Excerpt to read below:
05/30/2007

Family takes steps to find cure for disease

Callahan family participates in walk to raise funds, juvenile diabetes awareness

By Carol South
Herald contributing writer

Janell Callahan's son was a healthy chunky toddler when his flesh began melting away, his clothes literally falling off of him. Nick began bedwetting and urinating all the time, classic signs of juvenile diabetes that were quickly proven true after an emergency trip to the doctor.

A test showed that Nick had a dangerously high glucose level of 500 and that day the family's new reality was born. Insulin shots, multiple glucose level blood tests, tracking food intake at every meal and snack — constant vigilance to keep him alive.

"It was horrible, right before my eyes he was dying,” Callahan recalled. "He was just two and a half when he was diagnosed, which nowadays is not too young; age doesn't matter anymore, it's an autoimmune disease.”

Fast forward 14 years and you have an active young man, a sophomore at Traverse City West Senior High School who is involved in orchestra, sports and Boy Scouts, earning the rank of Senior Patrol Leader, while maintaining an active social life. Nick has managed his own diabetes since he was eight years old and the honor student aspires to a career in the medical field.

"Nothing stops him, it is just another thing you have to deal with,” said Callahan. "He grew up real fast.”

The Callahan family, including the father, Bruce, and a younger brother, Chris, have been involved in a local support group for people with Type I diabetes for years. They both draw on and give strength to other children and families affected by it, some with young toddlers receiving a diagnosis.

One of the group's annual events is a Walk to Cure Diabetes, with the sixth annual event scheduled this year for September 29 at Sunset Park. The walk raises funds for the Juvenile Diabetes Research Foundation, a national, non-profit organization founded in 1970 by six couples who had children with the disease. More than 200 communities nationwide will hold a Walk to Cure Diabetes in 2007.
End of Excerpt to read.
Write the next part of the article about the Callahan family and the Walk to Cure Diabetes, picking up after its final sentence.
Extracted material below:
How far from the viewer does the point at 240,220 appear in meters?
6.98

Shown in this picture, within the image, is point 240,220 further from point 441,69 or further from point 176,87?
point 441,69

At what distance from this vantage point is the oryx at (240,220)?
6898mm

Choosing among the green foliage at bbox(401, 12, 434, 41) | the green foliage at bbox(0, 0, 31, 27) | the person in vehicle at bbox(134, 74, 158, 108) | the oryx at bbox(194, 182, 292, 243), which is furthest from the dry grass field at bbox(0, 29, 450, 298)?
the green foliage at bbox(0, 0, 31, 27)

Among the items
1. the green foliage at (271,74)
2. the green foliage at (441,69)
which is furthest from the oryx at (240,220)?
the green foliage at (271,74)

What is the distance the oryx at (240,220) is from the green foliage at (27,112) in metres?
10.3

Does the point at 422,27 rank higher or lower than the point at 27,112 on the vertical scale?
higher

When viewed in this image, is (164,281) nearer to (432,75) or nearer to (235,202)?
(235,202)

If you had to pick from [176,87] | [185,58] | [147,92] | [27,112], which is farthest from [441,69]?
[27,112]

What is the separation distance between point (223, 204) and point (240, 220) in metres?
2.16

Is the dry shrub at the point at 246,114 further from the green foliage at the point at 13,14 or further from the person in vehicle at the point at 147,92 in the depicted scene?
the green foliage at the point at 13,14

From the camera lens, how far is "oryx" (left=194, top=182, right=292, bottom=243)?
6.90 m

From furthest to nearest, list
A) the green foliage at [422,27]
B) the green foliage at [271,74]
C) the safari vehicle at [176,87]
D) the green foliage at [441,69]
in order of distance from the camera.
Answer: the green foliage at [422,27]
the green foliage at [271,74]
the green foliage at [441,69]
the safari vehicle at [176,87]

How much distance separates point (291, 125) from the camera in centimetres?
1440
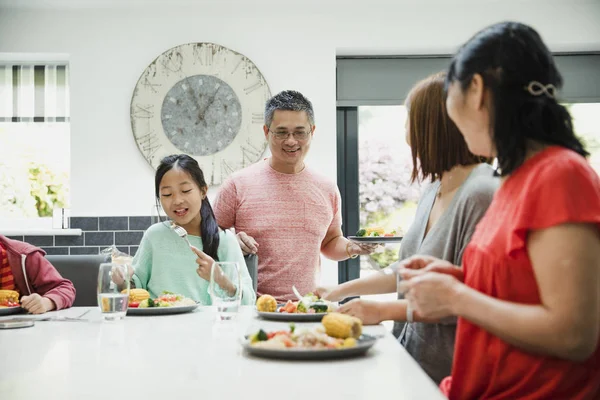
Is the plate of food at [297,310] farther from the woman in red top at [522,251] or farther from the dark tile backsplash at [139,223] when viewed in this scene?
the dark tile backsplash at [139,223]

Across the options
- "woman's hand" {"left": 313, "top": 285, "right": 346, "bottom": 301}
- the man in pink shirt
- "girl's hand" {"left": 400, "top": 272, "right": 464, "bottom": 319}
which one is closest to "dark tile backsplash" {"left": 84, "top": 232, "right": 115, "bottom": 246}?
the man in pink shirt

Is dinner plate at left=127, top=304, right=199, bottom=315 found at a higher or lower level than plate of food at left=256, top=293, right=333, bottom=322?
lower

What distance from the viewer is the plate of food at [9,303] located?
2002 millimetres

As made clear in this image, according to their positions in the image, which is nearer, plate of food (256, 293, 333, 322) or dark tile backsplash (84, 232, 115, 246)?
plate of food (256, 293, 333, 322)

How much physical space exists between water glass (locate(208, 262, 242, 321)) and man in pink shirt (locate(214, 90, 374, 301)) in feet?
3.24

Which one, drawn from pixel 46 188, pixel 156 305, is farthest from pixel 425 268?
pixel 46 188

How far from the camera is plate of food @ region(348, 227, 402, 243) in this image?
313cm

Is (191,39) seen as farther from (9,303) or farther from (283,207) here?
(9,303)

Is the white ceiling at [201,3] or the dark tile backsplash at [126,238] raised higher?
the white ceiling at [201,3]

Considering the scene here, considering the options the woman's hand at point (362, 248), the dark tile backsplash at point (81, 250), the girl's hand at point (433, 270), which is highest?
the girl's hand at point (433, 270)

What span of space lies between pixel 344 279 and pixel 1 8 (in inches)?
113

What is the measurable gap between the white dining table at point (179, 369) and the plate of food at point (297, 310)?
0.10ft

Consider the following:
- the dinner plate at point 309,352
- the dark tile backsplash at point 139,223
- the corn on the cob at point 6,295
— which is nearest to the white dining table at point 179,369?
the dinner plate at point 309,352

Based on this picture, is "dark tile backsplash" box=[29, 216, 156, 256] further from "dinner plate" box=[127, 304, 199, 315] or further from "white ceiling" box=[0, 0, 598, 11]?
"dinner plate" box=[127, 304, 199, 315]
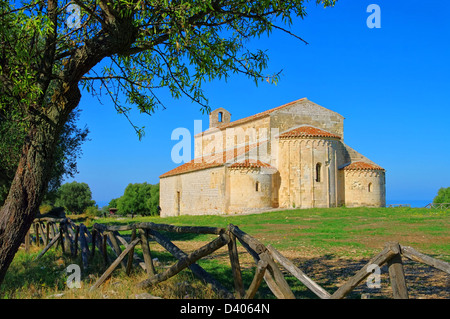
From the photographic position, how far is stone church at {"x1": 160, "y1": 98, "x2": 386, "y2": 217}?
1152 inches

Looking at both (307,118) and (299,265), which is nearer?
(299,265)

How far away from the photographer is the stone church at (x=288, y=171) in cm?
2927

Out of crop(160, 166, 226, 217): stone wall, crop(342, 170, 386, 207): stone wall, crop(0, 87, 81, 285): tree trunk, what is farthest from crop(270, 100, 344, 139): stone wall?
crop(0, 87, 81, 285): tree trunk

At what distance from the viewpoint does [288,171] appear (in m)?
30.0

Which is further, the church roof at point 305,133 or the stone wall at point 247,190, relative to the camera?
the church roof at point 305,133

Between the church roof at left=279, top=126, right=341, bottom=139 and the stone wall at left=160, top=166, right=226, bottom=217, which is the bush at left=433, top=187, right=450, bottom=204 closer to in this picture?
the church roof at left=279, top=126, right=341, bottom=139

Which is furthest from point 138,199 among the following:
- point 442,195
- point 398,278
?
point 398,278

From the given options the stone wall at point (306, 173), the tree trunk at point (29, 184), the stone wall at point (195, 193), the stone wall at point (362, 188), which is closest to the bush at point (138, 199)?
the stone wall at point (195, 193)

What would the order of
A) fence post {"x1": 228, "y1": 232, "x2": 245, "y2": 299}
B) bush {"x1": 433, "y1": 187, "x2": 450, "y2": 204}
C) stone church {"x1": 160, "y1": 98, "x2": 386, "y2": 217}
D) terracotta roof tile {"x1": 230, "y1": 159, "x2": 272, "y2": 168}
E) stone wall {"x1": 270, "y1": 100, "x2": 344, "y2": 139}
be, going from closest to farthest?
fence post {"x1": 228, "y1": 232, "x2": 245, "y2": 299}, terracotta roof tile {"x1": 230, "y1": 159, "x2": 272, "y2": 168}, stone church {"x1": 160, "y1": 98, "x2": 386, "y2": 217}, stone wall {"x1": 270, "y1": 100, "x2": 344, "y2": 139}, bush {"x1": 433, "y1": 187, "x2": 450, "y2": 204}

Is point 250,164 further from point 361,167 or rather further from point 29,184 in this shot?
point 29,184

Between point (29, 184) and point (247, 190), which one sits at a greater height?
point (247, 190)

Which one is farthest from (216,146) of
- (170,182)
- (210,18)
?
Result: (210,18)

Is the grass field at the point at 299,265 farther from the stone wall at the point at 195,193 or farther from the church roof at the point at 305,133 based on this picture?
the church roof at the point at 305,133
End of Extracted material.
Extracted material below:
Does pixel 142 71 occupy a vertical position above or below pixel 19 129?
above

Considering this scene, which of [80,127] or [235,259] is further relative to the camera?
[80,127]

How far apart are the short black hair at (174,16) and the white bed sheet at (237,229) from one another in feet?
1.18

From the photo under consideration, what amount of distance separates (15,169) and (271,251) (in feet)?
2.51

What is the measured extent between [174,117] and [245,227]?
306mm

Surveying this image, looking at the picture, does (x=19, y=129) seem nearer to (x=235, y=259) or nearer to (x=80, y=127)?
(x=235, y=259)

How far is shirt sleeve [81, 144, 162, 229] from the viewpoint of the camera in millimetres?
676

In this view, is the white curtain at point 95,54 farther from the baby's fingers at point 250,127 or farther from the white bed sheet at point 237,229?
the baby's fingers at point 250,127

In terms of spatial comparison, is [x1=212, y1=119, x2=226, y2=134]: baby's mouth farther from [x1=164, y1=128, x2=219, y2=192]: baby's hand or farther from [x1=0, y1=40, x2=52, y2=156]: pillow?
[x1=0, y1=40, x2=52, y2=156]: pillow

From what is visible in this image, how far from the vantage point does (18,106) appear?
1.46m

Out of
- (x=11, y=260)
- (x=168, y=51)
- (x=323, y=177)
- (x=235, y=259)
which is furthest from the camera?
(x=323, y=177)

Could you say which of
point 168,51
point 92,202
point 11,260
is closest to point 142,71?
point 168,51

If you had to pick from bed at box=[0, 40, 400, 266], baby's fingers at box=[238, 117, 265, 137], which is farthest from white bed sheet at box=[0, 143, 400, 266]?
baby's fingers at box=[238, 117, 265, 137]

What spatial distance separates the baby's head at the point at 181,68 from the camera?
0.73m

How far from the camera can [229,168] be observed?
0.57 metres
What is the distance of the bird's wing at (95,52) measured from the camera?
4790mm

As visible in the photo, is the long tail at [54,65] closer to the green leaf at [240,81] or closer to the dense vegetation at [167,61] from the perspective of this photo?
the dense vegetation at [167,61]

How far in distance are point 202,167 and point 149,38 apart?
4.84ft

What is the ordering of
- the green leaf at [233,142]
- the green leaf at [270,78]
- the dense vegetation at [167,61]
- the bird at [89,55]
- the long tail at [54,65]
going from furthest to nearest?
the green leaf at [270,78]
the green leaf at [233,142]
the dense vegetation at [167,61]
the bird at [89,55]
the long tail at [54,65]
End of Extracted material.
Extracted material below:
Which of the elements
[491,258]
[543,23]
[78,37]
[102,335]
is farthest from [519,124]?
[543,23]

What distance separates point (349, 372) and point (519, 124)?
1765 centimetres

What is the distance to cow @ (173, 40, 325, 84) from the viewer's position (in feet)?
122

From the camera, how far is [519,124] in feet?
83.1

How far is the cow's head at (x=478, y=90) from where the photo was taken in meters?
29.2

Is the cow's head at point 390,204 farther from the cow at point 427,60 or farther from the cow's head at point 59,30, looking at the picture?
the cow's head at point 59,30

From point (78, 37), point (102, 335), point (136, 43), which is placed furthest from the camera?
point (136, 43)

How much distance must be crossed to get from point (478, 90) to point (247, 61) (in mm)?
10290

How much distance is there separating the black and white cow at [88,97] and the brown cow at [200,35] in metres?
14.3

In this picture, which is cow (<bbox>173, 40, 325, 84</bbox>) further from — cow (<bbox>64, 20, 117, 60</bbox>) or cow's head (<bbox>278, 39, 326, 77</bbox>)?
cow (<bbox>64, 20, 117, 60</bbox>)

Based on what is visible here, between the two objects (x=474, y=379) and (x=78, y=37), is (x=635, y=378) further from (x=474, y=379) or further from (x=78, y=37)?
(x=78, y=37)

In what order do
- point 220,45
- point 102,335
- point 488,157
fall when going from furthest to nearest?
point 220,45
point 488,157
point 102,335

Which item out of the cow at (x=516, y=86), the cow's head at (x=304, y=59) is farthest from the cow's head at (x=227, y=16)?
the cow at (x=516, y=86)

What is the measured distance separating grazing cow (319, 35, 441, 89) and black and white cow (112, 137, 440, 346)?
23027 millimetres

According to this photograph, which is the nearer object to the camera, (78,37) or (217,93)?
End of Extracted material.
▶ _Exercise result_:
Last year the West Michigan Chapter hosted walks in Grand Rapids, Jackson, Kalamazoo, Lakeshore and Traverse City. Cumulatively, 6,000 walkers in these communities raised more than $1 million earmarked for diabetes research. Traverse City walkers raised $55,000 in 2006, an increase over the previous year that defied a downward trend in the other communities. All funds raised in Traverse City effort boost JDRF research in Grand Rapids and local event leaders are currently seeking corporate sponsors to help defray expenses.

"It's both a fund-raiser and education, because so many people need to know more what diabetes is about,” said Faye Zimmerman, who with her husband, Frank, plus Eugene and Peggy Miller of Leland are co-chairs of this year's local walk.

"People say, 'Oh, that means you can't eat sugar and have to have a shot,'” she added. "It is not something you can control with diet and exercise, you must have insulin.”

The ultimate goal of the Juvenile Diabetes Research Foundation is a cure. This would alter the lives of the estimated 1.4 million people with Type I diabetes and the 30,000 people — 13,000 of them children — diagnosed with the disease every year.

"A cure would mean a life without taking insulin and freedom from even having to think about it,” said Callahan.

Zimmerman, whose son was diagnosed with Type I diabetes when he was 26 and is now in his 40s, said a cure would be transformational.

"Many diabetics say they don't mind the shot, they don't mind the pump, it's poking yourself with a needle several times a day to test the blood sugar levels,” she said of the main complaint. "What we really want is the cure.”